EXERCISE SET:
1. According to the patch, what does the Ultra-flavor recursive proof length drop from and to?
2. Set down everything in the patch from "From 0561e9a49a014f42ad39c8ca3beaa35c452fc9b1 Mon" down to "insertion(+), 15 deletions(-)".
3. Do these statements agree with the patch? Answer yes or no for each, quoting the words that decide it. (a) The patch changes a single file. (b) Raising the Chonk fold bound narrows the prover's accepted circuit-size range. (c) The databus goes from three bus columns to five.

EXTRACT:
————
From 0561e9a49a014f42ad39c8ca3beaa35c452fc9b1 Mon Sep 17 00:00:00 2001
From: ledwards2225 <l.edwards.d@gmail.com>
Date: Wed, 13 May 2026 18:24:04 +0000
Subject: [PATCH 2/8] Remove O8 (subsumed by O2)

---
 AZIPs/azip-chonk-v5-prover-optimizations.md | 16 +---------------
 1 file changed, 1 insertion(+), 15 deletions(-)

diff --git a/AZIPs/azip-chonk-v5-prover-optimizations.md b/AZIPs/azip-chonk-v5-prover-optimizations.md
index bd99296..681741c 100644
--- a/AZIPs/azip-chonk-v5-prover-optimizations.md
+++ b/AZIPs/azip-chonk-v5-prover-optimizations.md
@@ -37,7 +37,6 @@ The key words "MUST", "MUST NOT", "REQUIRED", "SHALL", "SHALL NOT", "SHOULD", "S
 | O5 | Joint MegaZK + translator sumcheck and PCS | Final Chonk proof |
 | O6 | Fixed lookup tables in recursive IPA verifier | Root rollup recursive IPA |
 | O7 | Dyadic circuit-size constants | Proof-length and folding-size bounds |
-| O8 | Databus relation simplification and app-calldata column extension | Mega flavor databus |
 
 ### Optimization O1: Compressed Poseidon2 internal layout
 
@@ -136,19 +135,6 @@ The Ultra-flavor recursive proof length drops from 449 to 410 field elements (sm
 
 **Security.** Lowering the Ultra proof-size bound narrows the verifier's accepted range and will cause it to reject v4-shaped proofs. Raising the Chonk fold bound enlarges the prover's accepted circuit-size range; downstream consumers (the recursive verifier and trace allocation in particular) MUST tolerate the new maximum without overflow.
 
-### Optimization O8: Databus relation simplification and app-calldata column extension
-
-The databus (the lookup mechanism that ties kernel-circuit values to app-circuit values) previously carried a boolean witness polynomial per column to flag which rows are read accesses. v5 rewrites the underlying lookup-correctness check so those flag polynomials are no longer needed and removes them from every column. Separately, the databus gains additional columns to carry kernel-to-app calldata for multiple apps per kernel invocation, matching the multi-app kernel variants (see [O2](#optimization-o2-multi-app-private-kernel-variants)). The number of bus columns grows from three to five: one for kernel calldata, three for per-app calldata (one per app slot), and one for return data.
————
STORED ROWS:
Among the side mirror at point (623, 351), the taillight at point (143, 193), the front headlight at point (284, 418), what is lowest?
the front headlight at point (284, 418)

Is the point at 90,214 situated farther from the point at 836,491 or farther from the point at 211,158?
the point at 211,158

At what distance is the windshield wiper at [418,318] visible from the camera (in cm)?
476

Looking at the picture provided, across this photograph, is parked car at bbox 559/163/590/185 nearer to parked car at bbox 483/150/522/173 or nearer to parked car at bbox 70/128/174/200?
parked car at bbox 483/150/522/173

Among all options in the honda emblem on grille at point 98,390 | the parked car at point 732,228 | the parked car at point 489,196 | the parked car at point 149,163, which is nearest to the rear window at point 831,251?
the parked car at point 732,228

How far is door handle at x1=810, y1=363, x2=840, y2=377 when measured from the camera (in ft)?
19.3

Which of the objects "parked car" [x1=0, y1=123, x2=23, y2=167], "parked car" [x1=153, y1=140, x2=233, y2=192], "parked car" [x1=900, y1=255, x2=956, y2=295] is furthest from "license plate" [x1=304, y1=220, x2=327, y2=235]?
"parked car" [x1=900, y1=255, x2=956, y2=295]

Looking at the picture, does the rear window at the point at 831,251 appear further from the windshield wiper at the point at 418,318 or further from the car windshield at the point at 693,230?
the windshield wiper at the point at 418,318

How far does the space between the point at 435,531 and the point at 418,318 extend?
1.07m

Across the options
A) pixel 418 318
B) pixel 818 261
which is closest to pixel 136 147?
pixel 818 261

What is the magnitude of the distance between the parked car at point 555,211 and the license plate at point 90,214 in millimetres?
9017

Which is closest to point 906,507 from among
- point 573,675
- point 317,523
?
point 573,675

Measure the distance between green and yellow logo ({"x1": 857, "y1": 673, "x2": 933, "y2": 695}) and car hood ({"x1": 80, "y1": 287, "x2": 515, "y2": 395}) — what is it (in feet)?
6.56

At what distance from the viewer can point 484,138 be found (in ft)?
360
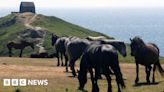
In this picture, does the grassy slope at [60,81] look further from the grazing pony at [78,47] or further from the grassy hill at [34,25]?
the grassy hill at [34,25]

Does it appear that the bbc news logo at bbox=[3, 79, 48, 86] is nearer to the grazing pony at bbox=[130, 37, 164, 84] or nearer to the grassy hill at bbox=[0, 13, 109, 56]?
the grazing pony at bbox=[130, 37, 164, 84]

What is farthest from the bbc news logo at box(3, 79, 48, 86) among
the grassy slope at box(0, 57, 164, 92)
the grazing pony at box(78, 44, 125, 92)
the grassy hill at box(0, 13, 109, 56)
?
the grassy hill at box(0, 13, 109, 56)

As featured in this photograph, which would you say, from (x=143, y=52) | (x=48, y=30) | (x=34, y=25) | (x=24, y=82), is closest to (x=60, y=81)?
(x=24, y=82)

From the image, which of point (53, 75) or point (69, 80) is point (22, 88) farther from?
point (53, 75)

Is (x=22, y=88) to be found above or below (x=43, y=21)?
above

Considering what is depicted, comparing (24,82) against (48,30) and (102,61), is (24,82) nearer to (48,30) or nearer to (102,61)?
(102,61)

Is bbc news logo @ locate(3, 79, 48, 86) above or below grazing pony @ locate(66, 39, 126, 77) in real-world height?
below

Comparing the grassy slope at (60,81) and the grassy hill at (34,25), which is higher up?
the grassy slope at (60,81)

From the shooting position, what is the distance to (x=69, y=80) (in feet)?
123

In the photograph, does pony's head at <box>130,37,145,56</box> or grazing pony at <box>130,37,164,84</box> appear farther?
grazing pony at <box>130,37,164,84</box>

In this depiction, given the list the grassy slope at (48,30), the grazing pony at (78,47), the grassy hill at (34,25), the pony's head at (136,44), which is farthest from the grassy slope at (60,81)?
the grassy hill at (34,25)

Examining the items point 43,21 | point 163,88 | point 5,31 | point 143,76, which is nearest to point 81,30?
point 43,21

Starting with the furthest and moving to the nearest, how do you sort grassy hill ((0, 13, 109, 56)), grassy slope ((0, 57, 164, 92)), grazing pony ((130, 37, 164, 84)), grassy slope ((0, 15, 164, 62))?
grassy hill ((0, 13, 109, 56)), grassy slope ((0, 15, 164, 62)), grazing pony ((130, 37, 164, 84)), grassy slope ((0, 57, 164, 92))

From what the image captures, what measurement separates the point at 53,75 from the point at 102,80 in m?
4.86
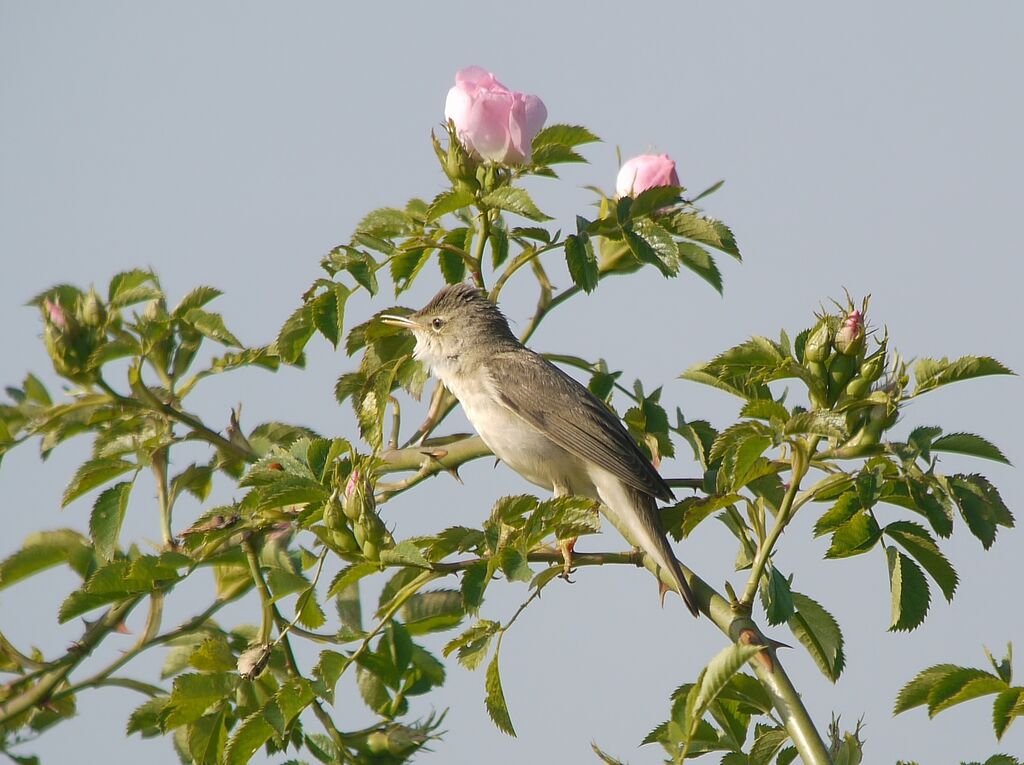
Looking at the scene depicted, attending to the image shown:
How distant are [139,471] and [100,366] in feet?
1.15

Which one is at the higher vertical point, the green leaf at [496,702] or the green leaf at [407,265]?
the green leaf at [407,265]

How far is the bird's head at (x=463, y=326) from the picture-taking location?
4551 millimetres

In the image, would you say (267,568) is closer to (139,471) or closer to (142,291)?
(139,471)

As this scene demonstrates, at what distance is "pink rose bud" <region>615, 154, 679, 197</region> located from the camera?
3.50 metres

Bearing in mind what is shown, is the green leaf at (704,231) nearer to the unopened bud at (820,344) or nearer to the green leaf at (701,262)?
the green leaf at (701,262)

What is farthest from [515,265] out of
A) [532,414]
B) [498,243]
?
[532,414]

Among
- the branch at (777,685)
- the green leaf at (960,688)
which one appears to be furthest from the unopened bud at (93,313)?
the green leaf at (960,688)

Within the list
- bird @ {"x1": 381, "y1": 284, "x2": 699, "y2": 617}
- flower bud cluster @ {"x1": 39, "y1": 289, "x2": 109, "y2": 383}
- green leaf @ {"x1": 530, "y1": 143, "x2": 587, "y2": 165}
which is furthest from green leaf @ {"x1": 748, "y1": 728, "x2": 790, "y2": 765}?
flower bud cluster @ {"x1": 39, "y1": 289, "x2": 109, "y2": 383}

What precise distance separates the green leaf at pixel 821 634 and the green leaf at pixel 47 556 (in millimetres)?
1910

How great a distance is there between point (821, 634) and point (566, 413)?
2.04 metres

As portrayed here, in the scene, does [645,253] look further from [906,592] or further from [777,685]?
[777,685]

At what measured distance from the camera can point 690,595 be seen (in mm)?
2811

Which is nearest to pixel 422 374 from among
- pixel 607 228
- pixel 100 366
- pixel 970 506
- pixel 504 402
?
pixel 607 228

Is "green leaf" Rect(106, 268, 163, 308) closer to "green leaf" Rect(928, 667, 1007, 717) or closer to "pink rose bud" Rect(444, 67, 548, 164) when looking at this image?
"pink rose bud" Rect(444, 67, 548, 164)
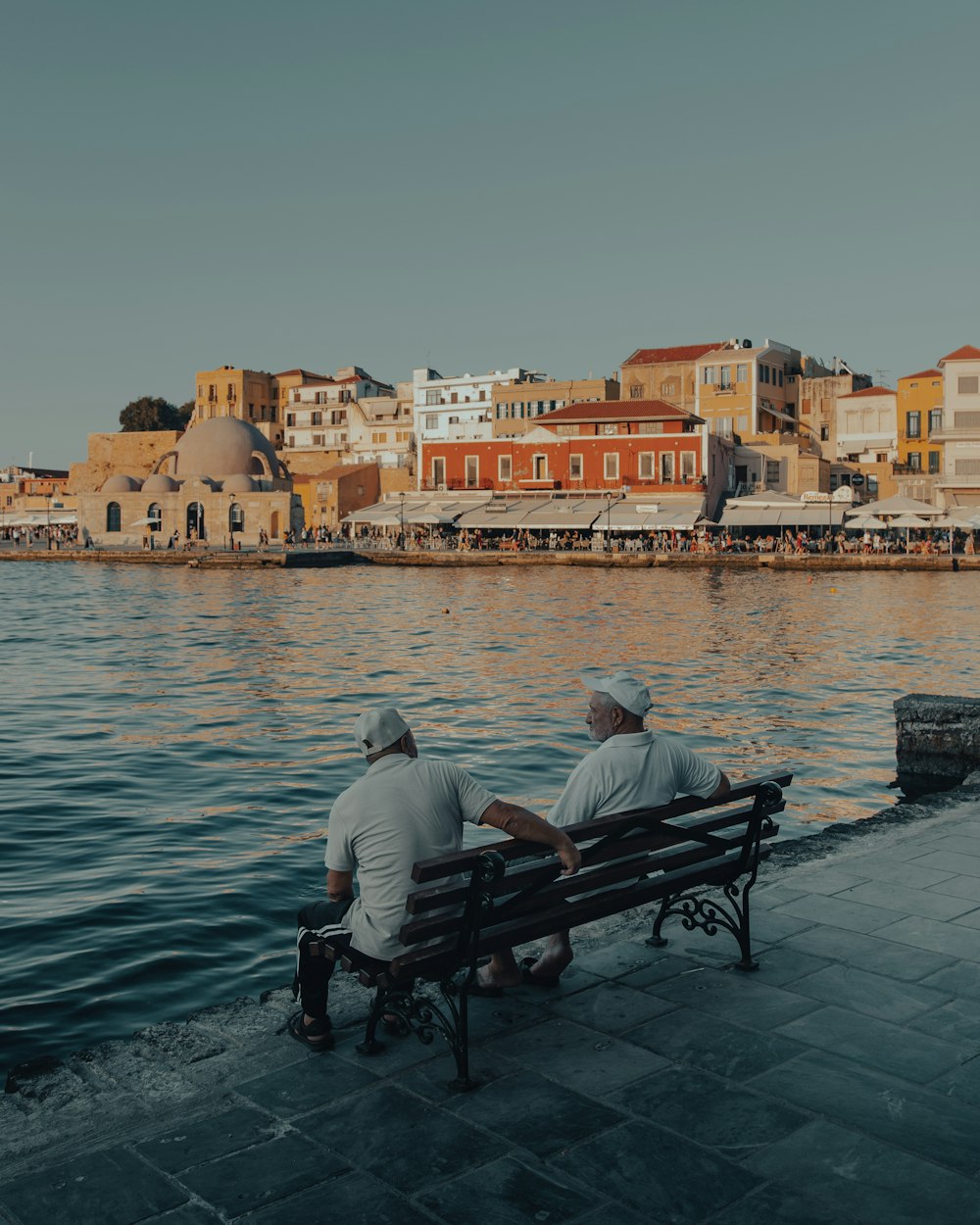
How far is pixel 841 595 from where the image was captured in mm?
36875

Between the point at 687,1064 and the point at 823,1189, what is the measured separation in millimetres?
832


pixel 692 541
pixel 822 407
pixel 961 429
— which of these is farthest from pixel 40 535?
pixel 961 429

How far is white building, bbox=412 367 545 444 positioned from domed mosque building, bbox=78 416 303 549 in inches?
440

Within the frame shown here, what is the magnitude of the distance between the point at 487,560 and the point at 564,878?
52275 mm

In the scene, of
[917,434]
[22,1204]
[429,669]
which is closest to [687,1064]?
[22,1204]

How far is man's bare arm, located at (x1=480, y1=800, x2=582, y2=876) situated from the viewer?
165 inches

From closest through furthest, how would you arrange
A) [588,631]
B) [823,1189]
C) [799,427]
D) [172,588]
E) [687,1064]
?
[823,1189] → [687,1064] → [588,631] → [172,588] → [799,427]

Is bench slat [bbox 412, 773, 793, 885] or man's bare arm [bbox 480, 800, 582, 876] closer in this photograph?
bench slat [bbox 412, 773, 793, 885]

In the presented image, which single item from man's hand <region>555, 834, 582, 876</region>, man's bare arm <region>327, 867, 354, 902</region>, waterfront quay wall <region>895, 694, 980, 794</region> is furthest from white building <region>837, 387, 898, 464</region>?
man's bare arm <region>327, 867, 354, 902</region>

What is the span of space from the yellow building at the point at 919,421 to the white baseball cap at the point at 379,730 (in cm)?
6300

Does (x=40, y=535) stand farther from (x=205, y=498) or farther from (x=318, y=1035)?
(x=318, y=1035)

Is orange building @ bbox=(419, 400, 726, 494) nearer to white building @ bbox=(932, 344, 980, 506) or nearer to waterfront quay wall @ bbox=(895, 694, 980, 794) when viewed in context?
white building @ bbox=(932, 344, 980, 506)

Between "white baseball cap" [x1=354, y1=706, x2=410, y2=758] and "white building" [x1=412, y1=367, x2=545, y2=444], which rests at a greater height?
"white building" [x1=412, y1=367, x2=545, y2=444]

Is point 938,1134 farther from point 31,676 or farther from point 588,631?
point 588,631
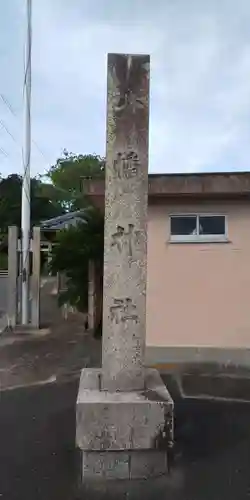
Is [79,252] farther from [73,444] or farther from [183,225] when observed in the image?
[73,444]

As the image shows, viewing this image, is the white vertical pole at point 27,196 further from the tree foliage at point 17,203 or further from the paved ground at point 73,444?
the tree foliage at point 17,203

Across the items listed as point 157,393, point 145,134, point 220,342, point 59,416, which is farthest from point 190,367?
point 145,134

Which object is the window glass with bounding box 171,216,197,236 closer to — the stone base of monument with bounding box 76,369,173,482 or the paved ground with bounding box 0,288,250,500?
the paved ground with bounding box 0,288,250,500

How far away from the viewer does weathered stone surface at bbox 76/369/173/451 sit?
4.09m

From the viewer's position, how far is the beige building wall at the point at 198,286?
870 cm

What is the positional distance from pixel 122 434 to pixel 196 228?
17.2 ft

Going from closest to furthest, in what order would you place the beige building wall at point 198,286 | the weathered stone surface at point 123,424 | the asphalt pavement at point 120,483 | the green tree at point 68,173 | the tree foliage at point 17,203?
1. the asphalt pavement at point 120,483
2. the weathered stone surface at point 123,424
3. the beige building wall at point 198,286
4. the tree foliage at point 17,203
5. the green tree at point 68,173

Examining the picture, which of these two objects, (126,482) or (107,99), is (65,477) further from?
(107,99)

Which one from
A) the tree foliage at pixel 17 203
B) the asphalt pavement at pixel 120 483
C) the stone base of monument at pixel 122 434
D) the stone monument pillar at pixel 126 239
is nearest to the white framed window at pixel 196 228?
the asphalt pavement at pixel 120 483

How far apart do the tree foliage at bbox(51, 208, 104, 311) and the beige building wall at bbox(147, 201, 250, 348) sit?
10.3 ft

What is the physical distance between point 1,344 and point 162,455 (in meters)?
6.78

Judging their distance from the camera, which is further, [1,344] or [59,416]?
[1,344]

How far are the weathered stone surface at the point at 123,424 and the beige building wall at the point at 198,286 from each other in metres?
4.60

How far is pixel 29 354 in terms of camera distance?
9.50m
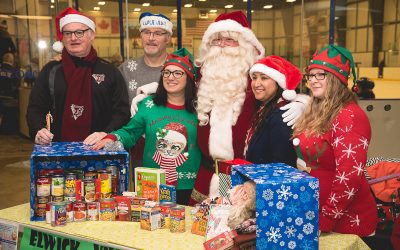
————
RESULTS FOR EACH TASK:
1. From 449 to 410 field elements.

2.
From 0561e9a49a014f42ad39c8ca3beaa35c452fc9b1 Mon Sep 17 00:00:00 2001
From: ledwards2225 <l.edwards.d@gmail.com>
Date: Wed, 13 May 2026 18:24:04 +0000
Subject: [PATCH 2/8] Remove O8 (subsumed by O2)

---
 AZIPs/azip-chonk-v5-prover-optimizations.md | 16 +---------------
 1 file changed, 1 insertion(+), 15 deletions(-)

3.
(a) Yes: "1 file changed"
(b) No: "Raising the Chonk fold bound enlarges the prover's accepted circuit-size range"
(c) Yes: "The number of bus columns grows from three to five"